EXERCISE DETAILS: Output exactly the lines that run from the line with "United States, site archbold_FL-05." to the end of the material, both ends included, and no other lines.

AVAILABLE DATA:
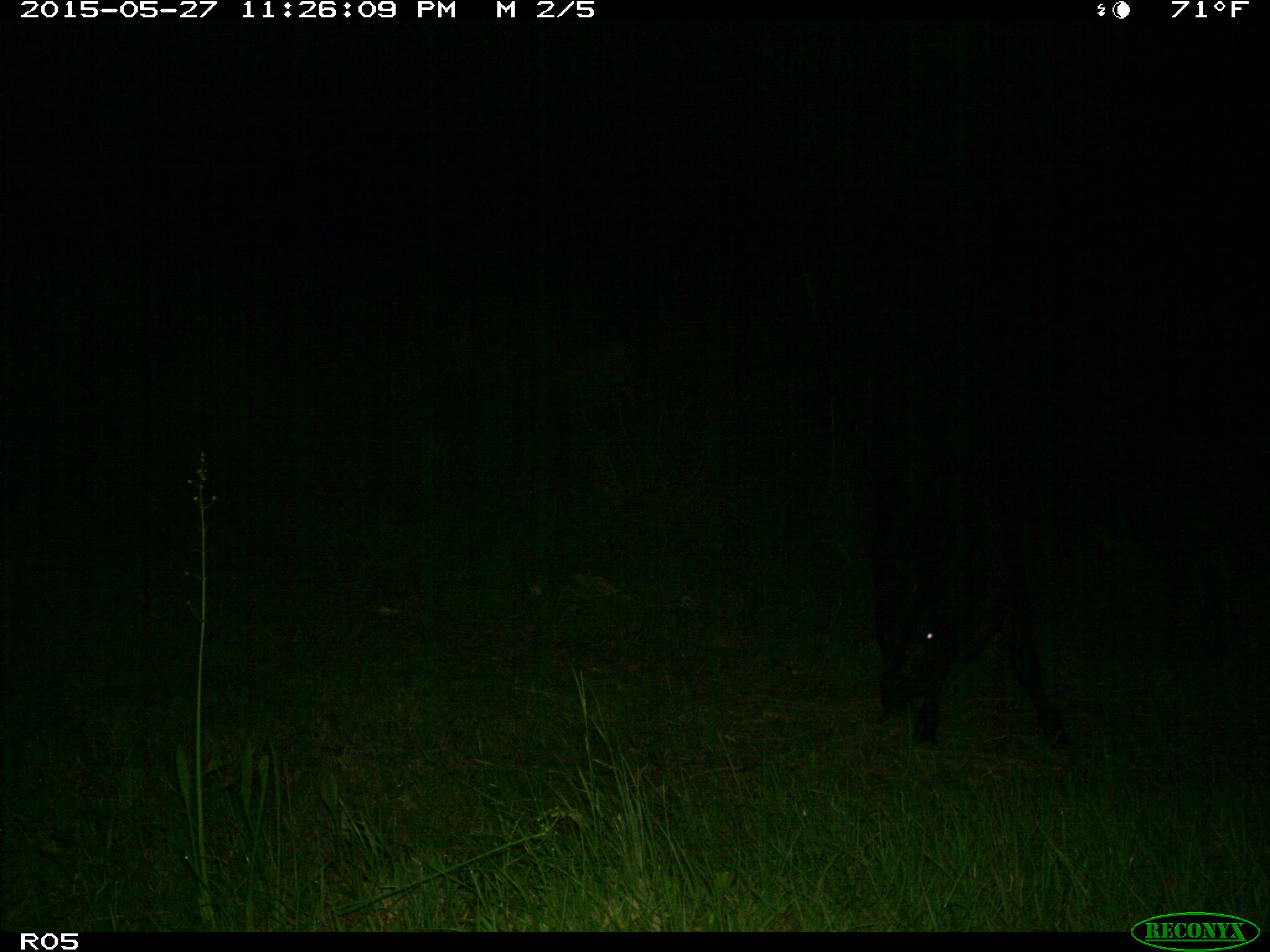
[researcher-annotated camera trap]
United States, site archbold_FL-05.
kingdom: Animalia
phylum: Chordata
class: Mammalia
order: Artiodactyla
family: Bovidae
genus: Bos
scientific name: Bos taurus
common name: domestic cow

EXERCISE RESULT:
United States, site archbold_FL-05.
kingdom: Animalia
phylum: Chordata
class: Mammalia
order: Artiodactyla
family: Bovidae
genus: Bos
scientific name: Bos taurus
common name: domestic cow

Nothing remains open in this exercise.